ランビックとは、ベルギーで伝統的に造られているビールを言い、酵母は純粋培養されたものではなく、自然に浮遊している独自の野生酵母(果実酵母や微生物など)や、醸造所に長い年月住み着いている自然発酵酵母など数種類の酵母を利用して造られます。

ランビックビールはエールの一種で、世界でもベルギー、特にゼナ川流域のレンベーク地方でのみで造られ、この地域一帯に生息する野生酵母がこのランビックを生み出します。

醸造人の経験と自然の力によってのみ造り出されるこのビールは、同じビールを造ることが出来ず、毎年違った味を楽しむことが出来るようです。

ちなみにランビックの名前の由来は、一般的にこの地方レンベークから来たものだと言われています。



ランビックビール(自然発酵)の特徴

自然発酵ビール:ランビック

ランビックの第一の特徴は、主原料に大麦の他に多くの小麦が使われていることが挙げられます。
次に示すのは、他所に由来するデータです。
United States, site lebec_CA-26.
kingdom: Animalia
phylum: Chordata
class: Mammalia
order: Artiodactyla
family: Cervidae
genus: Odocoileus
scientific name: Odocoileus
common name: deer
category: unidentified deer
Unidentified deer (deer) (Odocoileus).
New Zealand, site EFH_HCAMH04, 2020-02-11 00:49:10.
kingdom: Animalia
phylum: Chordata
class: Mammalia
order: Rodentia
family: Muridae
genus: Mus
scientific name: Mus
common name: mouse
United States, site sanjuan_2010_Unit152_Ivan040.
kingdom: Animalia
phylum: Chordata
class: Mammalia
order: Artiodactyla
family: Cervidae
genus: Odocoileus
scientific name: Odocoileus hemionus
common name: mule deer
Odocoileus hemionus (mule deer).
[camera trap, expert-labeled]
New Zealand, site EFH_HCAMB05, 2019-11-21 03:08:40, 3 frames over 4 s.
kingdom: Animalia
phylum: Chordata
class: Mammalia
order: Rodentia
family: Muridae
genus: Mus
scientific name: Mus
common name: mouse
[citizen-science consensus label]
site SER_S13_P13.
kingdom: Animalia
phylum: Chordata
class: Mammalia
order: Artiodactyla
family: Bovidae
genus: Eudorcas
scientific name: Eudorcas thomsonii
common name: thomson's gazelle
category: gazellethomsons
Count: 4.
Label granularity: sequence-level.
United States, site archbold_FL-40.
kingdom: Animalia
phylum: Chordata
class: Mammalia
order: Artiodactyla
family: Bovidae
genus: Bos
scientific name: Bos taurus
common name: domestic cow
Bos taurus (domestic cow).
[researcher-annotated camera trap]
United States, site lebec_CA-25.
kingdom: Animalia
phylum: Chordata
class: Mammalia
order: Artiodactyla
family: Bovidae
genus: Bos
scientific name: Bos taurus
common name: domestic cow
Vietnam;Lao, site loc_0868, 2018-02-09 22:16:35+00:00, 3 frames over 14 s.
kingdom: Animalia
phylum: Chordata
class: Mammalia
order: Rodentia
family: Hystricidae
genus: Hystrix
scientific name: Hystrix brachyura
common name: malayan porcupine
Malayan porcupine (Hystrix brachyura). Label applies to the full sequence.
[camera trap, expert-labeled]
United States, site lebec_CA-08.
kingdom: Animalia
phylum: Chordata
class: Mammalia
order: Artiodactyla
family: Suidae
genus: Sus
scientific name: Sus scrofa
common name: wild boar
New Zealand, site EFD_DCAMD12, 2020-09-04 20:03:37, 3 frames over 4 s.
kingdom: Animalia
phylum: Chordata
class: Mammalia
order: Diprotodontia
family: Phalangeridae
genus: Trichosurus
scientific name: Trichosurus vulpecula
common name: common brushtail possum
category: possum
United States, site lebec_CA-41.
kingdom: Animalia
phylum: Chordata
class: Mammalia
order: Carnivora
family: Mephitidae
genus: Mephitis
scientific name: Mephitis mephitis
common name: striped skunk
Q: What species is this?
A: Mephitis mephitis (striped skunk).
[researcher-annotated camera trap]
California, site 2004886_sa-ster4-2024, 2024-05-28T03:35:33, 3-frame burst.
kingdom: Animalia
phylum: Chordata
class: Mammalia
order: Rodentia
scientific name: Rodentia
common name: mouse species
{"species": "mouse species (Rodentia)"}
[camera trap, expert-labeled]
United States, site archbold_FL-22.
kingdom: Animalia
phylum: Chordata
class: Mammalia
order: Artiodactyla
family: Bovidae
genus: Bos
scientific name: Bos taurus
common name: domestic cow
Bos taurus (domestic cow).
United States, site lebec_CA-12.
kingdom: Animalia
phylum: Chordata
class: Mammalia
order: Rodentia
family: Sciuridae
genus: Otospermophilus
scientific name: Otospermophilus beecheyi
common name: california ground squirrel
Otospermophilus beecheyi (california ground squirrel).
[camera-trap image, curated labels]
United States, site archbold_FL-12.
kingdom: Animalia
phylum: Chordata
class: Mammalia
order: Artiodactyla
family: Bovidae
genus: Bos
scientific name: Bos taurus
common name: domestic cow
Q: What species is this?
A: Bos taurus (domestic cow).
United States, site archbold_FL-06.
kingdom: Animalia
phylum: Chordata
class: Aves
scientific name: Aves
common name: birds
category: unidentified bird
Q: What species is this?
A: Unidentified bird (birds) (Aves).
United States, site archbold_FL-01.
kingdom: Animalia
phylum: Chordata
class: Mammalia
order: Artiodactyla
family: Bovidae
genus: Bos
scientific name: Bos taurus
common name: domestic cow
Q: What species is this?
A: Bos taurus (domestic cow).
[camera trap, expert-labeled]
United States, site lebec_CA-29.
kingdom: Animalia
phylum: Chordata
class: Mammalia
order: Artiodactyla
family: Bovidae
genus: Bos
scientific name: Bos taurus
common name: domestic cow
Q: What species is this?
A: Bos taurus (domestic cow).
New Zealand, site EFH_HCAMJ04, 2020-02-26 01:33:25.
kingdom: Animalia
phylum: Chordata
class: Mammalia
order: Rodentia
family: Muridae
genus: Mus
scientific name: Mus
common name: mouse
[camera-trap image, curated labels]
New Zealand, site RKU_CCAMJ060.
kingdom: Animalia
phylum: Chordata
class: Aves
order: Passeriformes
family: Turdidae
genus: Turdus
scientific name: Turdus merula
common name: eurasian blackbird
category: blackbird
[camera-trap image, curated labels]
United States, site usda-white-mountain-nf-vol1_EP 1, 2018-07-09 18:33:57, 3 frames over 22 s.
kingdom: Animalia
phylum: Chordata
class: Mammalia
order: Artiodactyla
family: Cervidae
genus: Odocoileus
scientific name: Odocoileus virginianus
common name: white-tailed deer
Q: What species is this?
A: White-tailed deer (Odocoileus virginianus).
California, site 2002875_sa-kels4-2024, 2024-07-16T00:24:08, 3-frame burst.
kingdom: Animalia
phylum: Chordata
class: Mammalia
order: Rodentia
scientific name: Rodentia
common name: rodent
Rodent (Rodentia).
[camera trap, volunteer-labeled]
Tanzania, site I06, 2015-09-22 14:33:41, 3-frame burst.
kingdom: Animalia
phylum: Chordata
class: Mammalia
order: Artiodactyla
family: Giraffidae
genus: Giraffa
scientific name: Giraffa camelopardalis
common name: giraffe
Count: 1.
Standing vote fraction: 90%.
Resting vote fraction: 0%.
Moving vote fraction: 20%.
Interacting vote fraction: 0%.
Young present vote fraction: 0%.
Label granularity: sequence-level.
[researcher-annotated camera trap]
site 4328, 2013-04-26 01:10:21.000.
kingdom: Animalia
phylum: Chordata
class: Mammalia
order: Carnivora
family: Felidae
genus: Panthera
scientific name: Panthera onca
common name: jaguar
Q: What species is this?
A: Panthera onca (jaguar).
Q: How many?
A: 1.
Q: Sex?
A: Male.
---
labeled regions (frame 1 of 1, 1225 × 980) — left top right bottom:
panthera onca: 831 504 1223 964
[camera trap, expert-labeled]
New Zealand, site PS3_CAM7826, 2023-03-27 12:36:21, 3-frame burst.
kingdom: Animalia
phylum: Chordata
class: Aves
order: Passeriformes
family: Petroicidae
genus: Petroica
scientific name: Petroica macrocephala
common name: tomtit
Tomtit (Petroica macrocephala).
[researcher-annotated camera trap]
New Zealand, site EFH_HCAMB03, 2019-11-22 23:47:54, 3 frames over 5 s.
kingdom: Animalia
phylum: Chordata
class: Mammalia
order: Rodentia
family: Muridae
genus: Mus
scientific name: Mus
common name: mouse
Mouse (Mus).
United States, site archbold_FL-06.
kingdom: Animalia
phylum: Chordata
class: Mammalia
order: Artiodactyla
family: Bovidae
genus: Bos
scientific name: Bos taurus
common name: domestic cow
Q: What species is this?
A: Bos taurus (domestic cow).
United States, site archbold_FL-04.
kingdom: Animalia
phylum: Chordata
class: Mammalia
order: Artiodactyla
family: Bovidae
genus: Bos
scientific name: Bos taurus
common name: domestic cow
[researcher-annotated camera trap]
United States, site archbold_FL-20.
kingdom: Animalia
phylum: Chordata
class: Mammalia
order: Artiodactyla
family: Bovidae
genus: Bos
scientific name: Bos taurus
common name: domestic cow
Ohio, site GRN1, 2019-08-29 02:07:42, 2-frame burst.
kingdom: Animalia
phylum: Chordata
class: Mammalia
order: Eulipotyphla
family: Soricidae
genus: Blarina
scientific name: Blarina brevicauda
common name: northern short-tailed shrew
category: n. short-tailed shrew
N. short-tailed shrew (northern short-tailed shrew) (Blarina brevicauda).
大体全体の30%以上が小麦が占め、中には製麦をせずそのまま用いられている場合もあります。
これにより、甘味を感じる味わいに仕上がります。

小麦を使うことにより麦汁の色は白く濁り、煮沸時間も3時間以上行われます。

そして、この麦汁は浅くて広い発酵槽の中で冷やされますが、この発酵槽には蓋がありません。

通常のビール造りなら、雑菌の進入を防ぐ為あり得ない事ですが、ランビックの場合、空気中の酵母を取り入れなければならないので、そのような形になっているのです。

もう一つは、ランビックに必要な材料であるホップが、通常のビールよりもかなり多く投入されている点です。
使われるホップに関しても、3年近く寝かせたものを使用します。

ホップの役割の一つである苦味(アルファー酸)は、長い期間空気中にさらすと蒸発してしまい、この状態では得られませんが、抗菌作用はそのまま残ります。

ランビックにとってホップの役割は、現在のビール製造ではあまり意味を成さない雑菌消毒にあるのです。

自然酵母を利用するこのビールにとって、抗菌作用は大きな意味があるのです。

そして最後に熟成期間ですが、一年以上経たないモノはまだ若いとされ、二夏越える位でやっと一人前と呼ばれます。

通常、エールビールの熟成期間は2週間程なので、それを考えると非常に長く手間のかかるビールであることが伺えます。